We can say somewhat definitively that Mother does seem to be killing off all her children, with the goal of starting a new phase.  One of the robot nannies that Cassandra encounters in the Nursery refers to the children coming home, so it also seems like Mother has somehow managed to get all her children to return to the Nursery to kill them.  (That really ups the ante, since it implies that the bodies lying in the pit aren't just the kids that were already at the Nursery.)  Dick and Harper arrive to save Cassandra, and Mother appears on the monitors to announce that she's detonating a nuclear weapon under the Nursery.  She originally wanted to take out everyone at the same time, but, even though Jason and Tim aren't there, she decides that it's too good of an opportunity to miss.  (Orphan is somewhat surprised that he's included in that culling.)

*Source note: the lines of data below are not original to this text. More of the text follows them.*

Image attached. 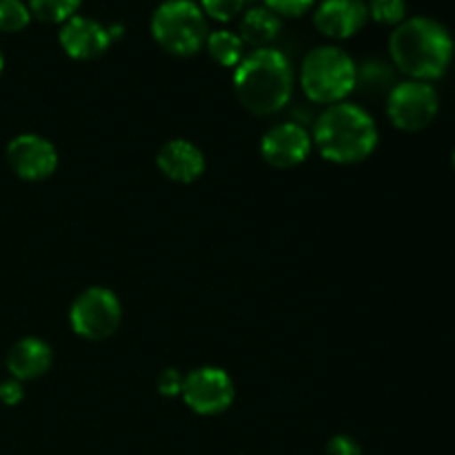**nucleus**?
Instances as JSON below:
<instances>
[{
  "label": "nucleus",
  "instance_id": "f257e3e1",
  "mask_svg": "<svg viewBox=\"0 0 455 455\" xmlns=\"http://www.w3.org/2000/svg\"><path fill=\"white\" fill-rule=\"evenodd\" d=\"M453 38L443 22L427 16L403 20L389 38L394 65L409 80L431 83L447 74L453 60Z\"/></svg>",
  "mask_w": 455,
  "mask_h": 455
},
{
  "label": "nucleus",
  "instance_id": "f03ea898",
  "mask_svg": "<svg viewBox=\"0 0 455 455\" xmlns=\"http://www.w3.org/2000/svg\"><path fill=\"white\" fill-rule=\"evenodd\" d=\"M234 89L240 105L253 116L278 114L293 96L291 62L280 49H253L235 67Z\"/></svg>",
  "mask_w": 455,
  "mask_h": 455
},
{
  "label": "nucleus",
  "instance_id": "7ed1b4c3",
  "mask_svg": "<svg viewBox=\"0 0 455 455\" xmlns=\"http://www.w3.org/2000/svg\"><path fill=\"white\" fill-rule=\"evenodd\" d=\"M311 140L327 163H364L378 147L376 120L367 109L347 100L329 105L315 120Z\"/></svg>",
  "mask_w": 455,
  "mask_h": 455
},
{
  "label": "nucleus",
  "instance_id": "20e7f679",
  "mask_svg": "<svg viewBox=\"0 0 455 455\" xmlns=\"http://www.w3.org/2000/svg\"><path fill=\"white\" fill-rule=\"evenodd\" d=\"M358 65L340 47L323 44L311 49L300 65L302 93L315 105H338L355 92Z\"/></svg>",
  "mask_w": 455,
  "mask_h": 455
},
{
  "label": "nucleus",
  "instance_id": "39448f33",
  "mask_svg": "<svg viewBox=\"0 0 455 455\" xmlns=\"http://www.w3.org/2000/svg\"><path fill=\"white\" fill-rule=\"evenodd\" d=\"M151 36L173 56H194L207 43V16L194 0H167L151 16Z\"/></svg>",
  "mask_w": 455,
  "mask_h": 455
},
{
  "label": "nucleus",
  "instance_id": "423d86ee",
  "mask_svg": "<svg viewBox=\"0 0 455 455\" xmlns=\"http://www.w3.org/2000/svg\"><path fill=\"white\" fill-rule=\"evenodd\" d=\"M123 323V305L111 289L89 287L71 302L69 324L76 336L100 342L114 336Z\"/></svg>",
  "mask_w": 455,
  "mask_h": 455
},
{
  "label": "nucleus",
  "instance_id": "0eeeda50",
  "mask_svg": "<svg viewBox=\"0 0 455 455\" xmlns=\"http://www.w3.org/2000/svg\"><path fill=\"white\" fill-rule=\"evenodd\" d=\"M440 111V96L431 83L404 80L387 96V116L400 132L416 133L429 127Z\"/></svg>",
  "mask_w": 455,
  "mask_h": 455
},
{
  "label": "nucleus",
  "instance_id": "6e6552de",
  "mask_svg": "<svg viewBox=\"0 0 455 455\" xmlns=\"http://www.w3.org/2000/svg\"><path fill=\"white\" fill-rule=\"evenodd\" d=\"M182 400L198 416H218L234 404L235 387L220 367H198L182 380Z\"/></svg>",
  "mask_w": 455,
  "mask_h": 455
},
{
  "label": "nucleus",
  "instance_id": "1a4fd4ad",
  "mask_svg": "<svg viewBox=\"0 0 455 455\" xmlns=\"http://www.w3.org/2000/svg\"><path fill=\"white\" fill-rule=\"evenodd\" d=\"M7 163L27 182L47 180L58 169V151L38 133H20L7 145Z\"/></svg>",
  "mask_w": 455,
  "mask_h": 455
},
{
  "label": "nucleus",
  "instance_id": "9d476101",
  "mask_svg": "<svg viewBox=\"0 0 455 455\" xmlns=\"http://www.w3.org/2000/svg\"><path fill=\"white\" fill-rule=\"evenodd\" d=\"M314 149L311 133L298 123H280L260 140V154L275 169H291L305 163Z\"/></svg>",
  "mask_w": 455,
  "mask_h": 455
},
{
  "label": "nucleus",
  "instance_id": "9b49d317",
  "mask_svg": "<svg viewBox=\"0 0 455 455\" xmlns=\"http://www.w3.org/2000/svg\"><path fill=\"white\" fill-rule=\"evenodd\" d=\"M62 52L74 60H93L109 49L111 38L105 25L87 16H74L62 22L58 31Z\"/></svg>",
  "mask_w": 455,
  "mask_h": 455
},
{
  "label": "nucleus",
  "instance_id": "f8f14e48",
  "mask_svg": "<svg viewBox=\"0 0 455 455\" xmlns=\"http://www.w3.org/2000/svg\"><path fill=\"white\" fill-rule=\"evenodd\" d=\"M367 20L369 7L364 0H323L314 13L315 29L333 40L351 38Z\"/></svg>",
  "mask_w": 455,
  "mask_h": 455
},
{
  "label": "nucleus",
  "instance_id": "ddd939ff",
  "mask_svg": "<svg viewBox=\"0 0 455 455\" xmlns=\"http://www.w3.org/2000/svg\"><path fill=\"white\" fill-rule=\"evenodd\" d=\"M156 164L167 180L178 185H191L204 173V156L194 142L185 138H173L160 147Z\"/></svg>",
  "mask_w": 455,
  "mask_h": 455
},
{
  "label": "nucleus",
  "instance_id": "4468645a",
  "mask_svg": "<svg viewBox=\"0 0 455 455\" xmlns=\"http://www.w3.org/2000/svg\"><path fill=\"white\" fill-rule=\"evenodd\" d=\"M53 363V351L40 338H22L9 349L7 354V371L13 380L27 382L43 378Z\"/></svg>",
  "mask_w": 455,
  "mask_h": 455
},
{
  "label": "nucleus",
  "instance_id": "2eb2a0df",
  "mask_svg": "<svg viewBox=\"0 0 455 455\" xmlns=\"http://www.w3.org/2000/svg\"><path fill=\"white\" fill-rule=\"evenodd\" d=\"M280 29H283V22L274 12H269L267 7H251L249 12H244L243 20H240L238 36L244 44L262 49L269 47V43L278 38Z\"/></svg>",
  "mask_w": 455,
  "mask_h": 455
},
{
  "label": "nucleus",
  "instance_id": "dca6fc26",
  "mask_svg": "<svg viewBox=\"0 0 455 455\" xmlns=\"http://www.w3.org/2000/svg\"><path fill=\"white\" fill-rule=\"evenodd\" d=\"M207 47L209 56L218 62L220 67H227V69H235L240 65V60L244 58V43L240 40L238 34L227 29L212 31L207 36Z\"/></svg>",
  "mask_w": 455,
  "mask_h": 455
},
{
  "label": "nucleus",
  "instance_id": "f3484780",
  "mask_svg": "<svg viewBox=\"0 0 455 455\" xmlns=\"http://www.w3.org/2000/svg\"><path fill=\"white\" fill-rule=\"evenodd\" d=\"M395 76L391 67H387L380 60H369L363 67H358V78H355V89L364 96H389L391 89L395 87Z\"/></svg>",
  "mask_w": 455,
  "mask_h": 455
},
{
  "label": "nucleus",
  "instance_id": "a211bd4d",
  "mask_svg": "<svg viewBox=\"0 0 455 455\" xmlns=\"http://www.w3.org/2000/svg\"><path fill=\"white\" fill-rule=\"evenodd\" d=\"M80 3L83 0H29L31 16L38 18L40 22H49V25H62L69 18L76 16Z\"/></svg>",
  "mask_w": 455,
  "mask_h": 455
},
{
  "label": "nucleus",
  "instance_id": "6ab92c4d",
  "mask_svg": "<svg viewBox=\"0 0 455 455\" xmlns=\"http://www.w3.org/2000/svg\"><path fill=\"white\" fill-rule=\"evenodd\" d=\"M31 22V12L22 0H0V31L16 34Z\"/></svg>",
  "mask_w": 455,
  "mask_h": 455
},
{
  "label": "nucleus",
  "instance_id": "aec40b11",
  "mask_svg": "<svg viewBox=\"0 0 455 455\" xmlns=\"http://www.w3.org/2000/svg\"><path fill=\"white\" fill-rule=\"evenodd\" d=\"M367 7L369 18H373L380 25L398 27L407 16V3L404 0H371Z\"/></svg>",
  "mask_w": 455,
  "mask_h": 455
},
{
  "label": "nucleus",
  "instance_id": "412c9836",
  "mask_svg": "<svg viewBox=\"0 0 455 455\" xmlns=\"http://www.w3.org/2000/svg\"><path fill=\"white\" fill-rule=\"evenodd\" d=\"M204 16L218 22H229L244 9V0H200Z\"/></svg>",
  "mask_w": 455,
  "mask_h": 455
},
{
  "label": "nucleus",
  "instance_id": "4be33fe9",
  "mask_svg": "<svg viewBox=\"0 0 455 455\" xmlns=\"http://www.w3.org/2000/svg\"><path fill=\"white\" fill-rule=\"evenodd\" d=\"M314 3L315 0H265V7L274 12L278 18H298L305 16L314 7Z\"/></svg>",
  "mask_w": 455,
  "mask_h": 455
},
{
  "label": "nucleus",
  "instance_id": "5701e85b",
  "mask_svg": "<svg viewBox=\"0 0 455 455\" xmlns=\"http://www.w3.org/2000/svg\"><path fill=\"white\" fill-rule=\"evenodd\" d=\"M182 380H185V376H180L178 369H164L158 376V391L164 398H176L182 391Z\"/></svg>",
  "mask_w": 455,
  "mask_h": 455
},
{
  "label": "nucleus",
  "instance_id": "b1692460",
  "mask_svg": "<svg viewBox=\"0 0 455 455\" xmlns=\"http://www.w3.org/2000/svg\"><path fill=\"white\" fill-rule=\"evenodd\" d=\"M327 455H363L360 444L351 435H333L327 443Z\"/></svg>",
  "mask_w": 455,
  "mask_h": 455
},
{
  "label": "nucleus",
  "instance_id": "393cba45",
  "mask_svg": "<svg viewBox=\"0 0 455 455\" xmlns=\"http://www.w3.org/2000/svg\"><path fill=\"white\" fill-rule=\"evenodd\" d=\"M25 398V389H22V382L18 380H4L0 382V403L7 404V407H16L20 400Z\"/></svg>",
  "mask_w": 455,
  "mask_h": 455
},
{
  "label": "nucleus",
  "instance_id": "a878e982",
  "mask_svg": "<svg viewBox=\"0 0 455 455\" xmlns=\"http://www.w3.org/2000/svg\"><path fill=\"white\" fill-rule=\"evenodd\" d=\"M3 69H4V56L3 52H0V74H3Z\"/></svg>",
  "mask_w": 455,
  "mask_h": 455
},
{
  "label": "nucleus",
  "instance_id": "bb28decb",
  "mask_svg": "<svg viewBox=\"0 0 455 455\" xmlns=\"http://www.w3.org/2000/svg\"><path fill=\"white\" fill-rule=\"evenodd\" d=\"M453 167H455V151H453Z\"/></svg>",
  "mask_w": 455,
  "mask_h": 455
}]
</instances>
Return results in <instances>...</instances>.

This issue isn't particularly strong, since Tynion takes a number of short-cuts to get us to the end.  After all, Dick and Harper magically arrive to save Cassandra, even though we're never told how they found her.  But, Tynion does get across the horror of Cassandra's childhood effectively.  Even though we haven't seen the moment where she rebels against Orphan (and the person that he wants her to become), we see here that she never really accepted his programming in the first place.  The weakest part of this issue is probably the sequence where Orphan is insisting that he's not a monster, that he's trying to make her something better, as Mother did for him.  We don't know enough of Orphan's own history to know why he's such a zealot, but this moment of emotion (or what passes for it for him) seems disingenuous.  Does he really think that Cassandra is going to buy that?  After all, he makes these statements as she's covered in the blood of the other children after he dropped her in the pit.  In other words, it seems a stretch.

It's pretty clear that Snyder and Tynion are moving us to the next phase of this series as Mother starts to put her plan into action.  We now know what we need to know about Cassandra and Orphan (for the time being):  it's time to see what Mother has up her sleeve.